- Selected excerpt
While some voters like Pramod – from Bijanagar village in Mahoba, which faces a peculiar issue because of the local pond inundating all the farmland, a unique scenario in this parched landscape – said that they don't want doles-like loan waivers but jobs. The BJP's promise of waiving off loans has made other farmers hopeful.
“80% of the people have pending loans in this region. Modi has said he will waive them off. He will not break the promise,” Rakesh Dwivedi told this reporter at a chai shop in Kabrai town of Mahoba, as dumpers filled with stones, from the over 300 stone crushers in the area, crowded the road, enveloping the town in a layer of fine grey dust.
“I have been visiting several villages. All the Jaatis seem to be voting for the BJP,” Lakshmi Pal said, as we chatted at the dispensary in Manpur village.
“The voters are divided. Even the Harijans will not vote enbloc. Some of the votes will go to the BJP,” Syambar Prasad told Catch, in the Harijan quarters of the Chitra Gokulpur village in Chitrakoot as he played cards with other members of the village.
However, as soon as Prasad spoke about the BJP, Ramesh Kori, interjected. “BSP paanch saal se sarkar me nahi hai. Pichle election me humne kamal khilaya. Is baar use neechey lana hai, (BSP has been out of power for the last five years now. Last Lok Sabha elections we made the lotus bloom. This time we will bring it down),” he said.
No water, no votes?
In the drought-ravaged Bundelkhand, which has seen a severe famine-like situation for the past more than eight years now, through both the Mayawati and the Akhilesh Yadav government, a section of the voters, especially from the Dalit and Adivasi communities, are drifting away from their traditional caste choices to vote for the BJP.
With the saffron party continuing to be the first choice of a large section of the upper caste voters, especially Brahmins and even sections of the OBC – the Lodhs, the Kurmis and other communities – this vote bank could swing some seats.
BJP had won just one seat in the 2012 polls. The party had, however, won all the Lok Sabha seats in 2014. And with most constituencies in Bundelkhand now in a triangular contest, with BJP in the fray, the party should easily be able to shore up its tally.
After losing several top backward-class leaders like Babu Singh Kushwaha, Swami Prasad Maurya, RK Patel, Vishambar Prasad Nishad, to name a few, the BSP has not been able to retain it's backward class vote base.
In the 2017 polls, the most crucial for the party, BSP has fielded several upper caste candidates in the region with the hope of getting their votes, and that combined with whatever remains of their Dalit support base and the Muslim vote, which Mayawati has been aggressively vying for, it should be able to make up for the losses.
The SP-Congress odd
However, it is a tricky calculation in the face of the SP-Congress alliance and the Brahmins, seemingly going with the BJP in areas where BSP and BJP both have a Brahmin candidate.
This was visible in Chitrakoot, for example, where voters like Swami Dharmacharya from Khoi village claimed that “BSP's Brahmin candidate would not be even offered water by the Brahmins.”

- Dataset
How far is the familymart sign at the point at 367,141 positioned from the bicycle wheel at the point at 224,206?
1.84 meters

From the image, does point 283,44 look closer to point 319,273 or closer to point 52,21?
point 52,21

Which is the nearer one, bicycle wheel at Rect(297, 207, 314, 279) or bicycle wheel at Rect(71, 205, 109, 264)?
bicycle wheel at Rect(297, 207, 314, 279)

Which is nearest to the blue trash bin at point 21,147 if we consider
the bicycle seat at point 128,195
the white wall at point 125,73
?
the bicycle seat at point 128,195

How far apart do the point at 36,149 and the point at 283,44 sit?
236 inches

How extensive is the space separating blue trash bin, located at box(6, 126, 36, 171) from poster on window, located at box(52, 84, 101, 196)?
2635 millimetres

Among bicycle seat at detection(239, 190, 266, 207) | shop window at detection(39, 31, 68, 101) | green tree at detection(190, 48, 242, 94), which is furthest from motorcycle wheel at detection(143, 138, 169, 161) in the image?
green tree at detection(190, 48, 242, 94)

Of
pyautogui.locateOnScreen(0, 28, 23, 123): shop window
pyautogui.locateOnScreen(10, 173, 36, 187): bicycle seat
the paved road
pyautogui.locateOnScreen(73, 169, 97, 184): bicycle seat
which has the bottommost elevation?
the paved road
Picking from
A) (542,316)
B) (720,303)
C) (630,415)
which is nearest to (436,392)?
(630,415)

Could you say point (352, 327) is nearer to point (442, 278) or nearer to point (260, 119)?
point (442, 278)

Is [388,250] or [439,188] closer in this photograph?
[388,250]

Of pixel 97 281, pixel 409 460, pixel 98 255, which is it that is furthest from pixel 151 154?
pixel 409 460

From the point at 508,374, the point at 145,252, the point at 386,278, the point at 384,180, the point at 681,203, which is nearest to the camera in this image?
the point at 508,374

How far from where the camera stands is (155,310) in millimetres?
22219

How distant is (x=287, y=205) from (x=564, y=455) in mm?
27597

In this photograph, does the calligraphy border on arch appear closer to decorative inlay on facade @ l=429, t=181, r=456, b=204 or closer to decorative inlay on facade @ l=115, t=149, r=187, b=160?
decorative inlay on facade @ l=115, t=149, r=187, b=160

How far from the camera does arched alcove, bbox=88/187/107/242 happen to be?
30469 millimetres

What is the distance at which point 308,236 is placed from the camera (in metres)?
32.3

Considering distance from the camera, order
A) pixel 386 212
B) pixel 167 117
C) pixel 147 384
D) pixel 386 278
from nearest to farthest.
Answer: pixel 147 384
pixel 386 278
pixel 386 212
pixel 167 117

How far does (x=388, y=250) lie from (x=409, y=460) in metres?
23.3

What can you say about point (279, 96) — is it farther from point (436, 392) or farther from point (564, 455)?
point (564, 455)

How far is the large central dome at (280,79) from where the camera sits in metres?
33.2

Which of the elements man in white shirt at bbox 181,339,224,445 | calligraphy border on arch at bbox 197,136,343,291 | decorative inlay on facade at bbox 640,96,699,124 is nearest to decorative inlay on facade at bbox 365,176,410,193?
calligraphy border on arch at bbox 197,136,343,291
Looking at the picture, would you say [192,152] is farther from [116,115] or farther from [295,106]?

- Instructions to follow
Copy the passage in the Bundelkhand election piece above word for word, everything from "No water, no" down to "for the BJP.".

- Answer to the task
No water, no votes?
In the drought-ravaged Bundelkhand, which has seen a severe famine-like situation for the past more than eight years now, through both the Mayawati and the Akhilesh Yadav government, a section of the voters, especially from the Dalit and Adivasi communities, are drifting away from their traditional caste choices to vote for the BJP.